*Extract*.
:::::
Thursday, August 19, 2004

Accounting & Product Manager

Recently, I ran across a question from a Product Manager: how should I develop a COGS model for software products? That question makes me ponder - how much of accounting that a Product Manager should know and if having accounting knowledge is an advantage or disadvantage?

Back to the COGS example, one of the answers was "taking the developers' time and allocating back to the products". That's a rather dangerous approach. Accounting dept. would be all over that answer since most of the time the salary of the developers (i.e. time) would fall under Payroll Liabilities account. COGS in definition is the direct fixed cost making that product.

May be the question above was to figure out the gross margin of the products with various pricing scenarios. If this is case, PM should be able to figure out using a rough COGS and Expense model from their cost and/or accounting dept's. That brings back to my thinking earlier - should PM understand accounting?
:::::
*Supplied information*.
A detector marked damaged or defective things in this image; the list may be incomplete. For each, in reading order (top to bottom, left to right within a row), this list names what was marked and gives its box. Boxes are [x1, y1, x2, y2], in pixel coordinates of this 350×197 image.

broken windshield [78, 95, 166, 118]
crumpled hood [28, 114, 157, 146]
:::::
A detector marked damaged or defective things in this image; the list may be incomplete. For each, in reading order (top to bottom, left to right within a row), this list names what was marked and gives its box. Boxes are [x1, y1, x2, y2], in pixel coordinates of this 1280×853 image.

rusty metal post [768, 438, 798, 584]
:::::
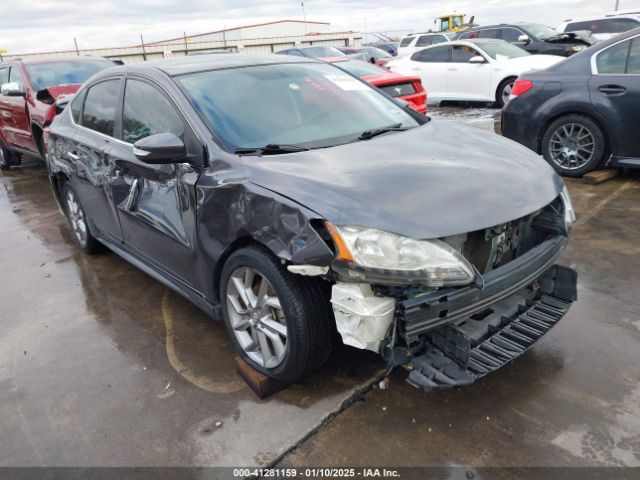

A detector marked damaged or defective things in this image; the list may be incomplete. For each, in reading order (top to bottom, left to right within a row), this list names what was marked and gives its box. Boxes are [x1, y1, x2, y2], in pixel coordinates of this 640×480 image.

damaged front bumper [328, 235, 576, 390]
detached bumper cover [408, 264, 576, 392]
:::::
*Directions for this task*. Extract the passage from the post on accounting for product managers, starting with "Accounting & Product" and going on through "advantage or disadvantage?".

*Task result*.
Accounting & Product Manager

Recently, I ran across a question from a Product Manager: how should I develop a COGS model for software products? That question makes me ponder - how much of accounting that a Product Manager should know and if having accounting knowledge is an advantage or disadvantage?